Author: Evangelos Katsioulis, Consultant Psychiatrist, Psychotherapist
First publication: World Intelligence Network Online Editions (WIN ONE) Issue 1, 06/05/2004

 

Long ago, I started thinking of the psychological status, profile, conditions of the people passionate with intelligence testing and in a generalized level willing and seeking for trials and experiences in a test-taking process.

I was motivated to analyze the correspondent psychology of the under-testing person, since I have been one of these tests-lovers for a short period of my life. I realized that the number of tests I have taken caused comments like introversion, excessive need for self-satisfaction via a self-oriented and self-dependent procedure, unsocial behaviour and under- developed emotional status.

Initially I isolated and defined the two entities, psychology of the test-taker and testing process. Excessive involvement in a voluntary test-taking process can be interpreted in an internal need for recognition based on external criteria, commonly accepted and applied. On the other hand this enrollment could be an expression of the absence of other interests, a passion in the specific process, an addiction in the emotions of success and a personal satisfaction of the stressful experience the tested was involved in.

Intelligence tests were always a great challenge for me. The disclosure of the secret connective underlining formula the test- designer conceived and applied was my primal motivation offering me a satisfaction feeling each and every time I ended to a standard logic-based conclusion. It could be a paranoid schizophrenic diagnostic sign but using my mind to relate parts of a sequence was extremely entertaining and amusing, which initially was the main reason I spent many hours on various tests and types of tests.

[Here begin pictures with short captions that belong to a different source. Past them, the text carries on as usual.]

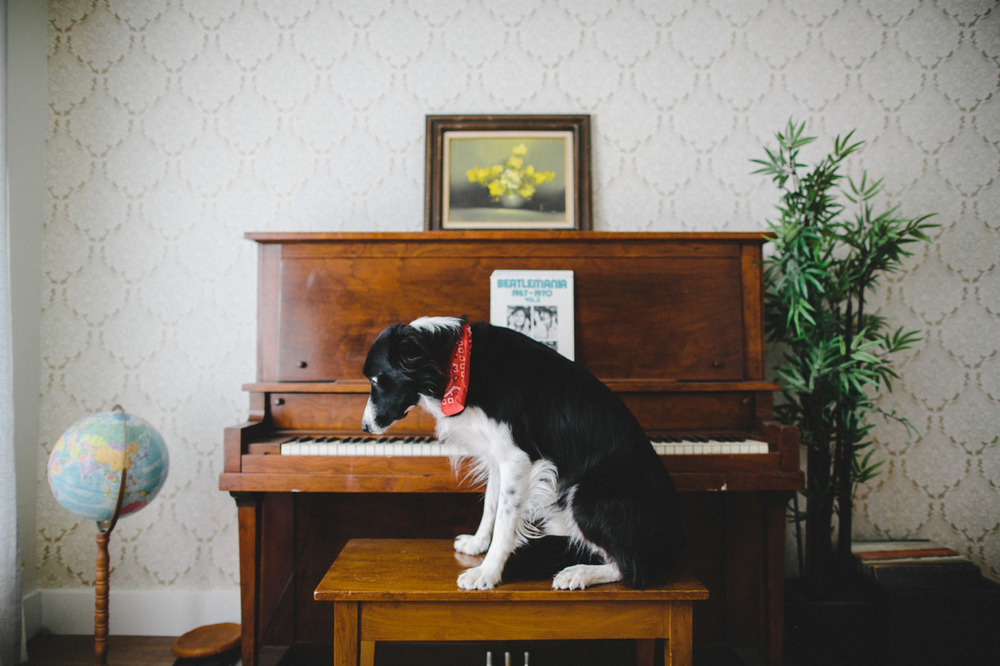 Most dogs can't play the piano. Momo can't play the piano.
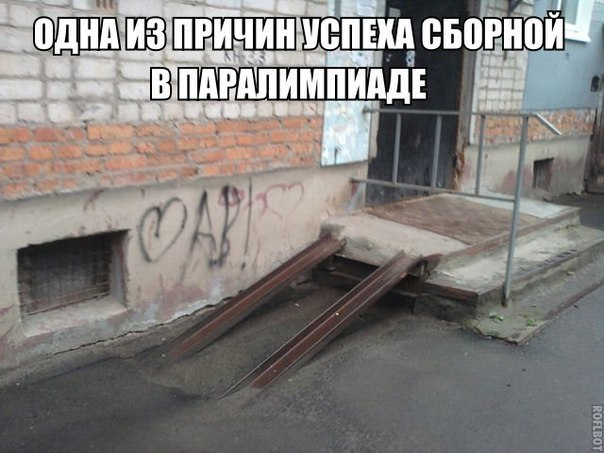 gallery_11_323_42410.jpg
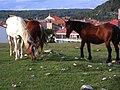 Las Majadas caballos paciendo.jpg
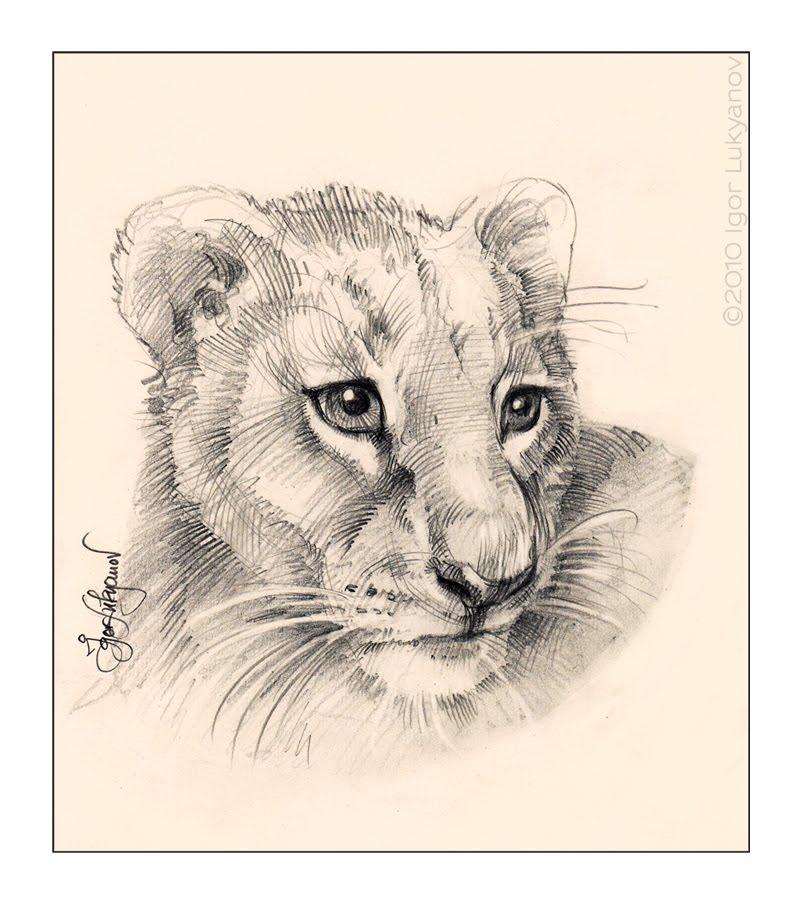 800x906 Cute Lion Cub Tattoo Lion Cub, Lions And Drawings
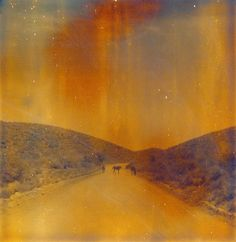 the Old West Blood Meridian, Sx 70 Film, Photo Class, Desert Dream, Earth Color, Muse Art, Grain Of Sand, Greatest Adventure, Old West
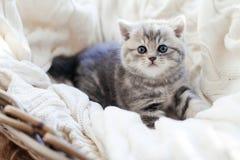 Scottish Straight Cats. Bebe kitten Scottish Straight Cats stock photos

Furthermore, the accomplishment of each analyzing process was motivating itself, since concentration and willing cannot easily grow under negative prospects and conditions. The multiplicity and multifactorial basis of these reasonings became more attractive to me and I could not replace this process with anything other similar or not at that period of my life. I was obsessed, totally devoted to this new world I was discovering within any new test, any new item. I was a test-taking maniac and this mania had overtaken my time, my other interests and needs. I was addicted to the intelligence tests resolving and I couldn’t even compare this interest of mine with no other at that particular time period.

And the question is quite simple, the characterization of this obsessed person’s psychological profile for that period. Passionated, empathic, maniac, unsocial, introverted, under-developed personality, off-balance, immature, strange, schizophrenic, sick, motivated, interested, capable and able, smart, having too much free time, having so few other original interests, having just a good time, selfish, narcissistic, self-oriented and self-centered, eccentric, dangerous …

Well, this article was not written to disclose the true, genuine reason that motivated me or even more to describe the exact personal point of view. It was a wondering of mine and I wanted to present some personal infos, ideas on the specific dilemma.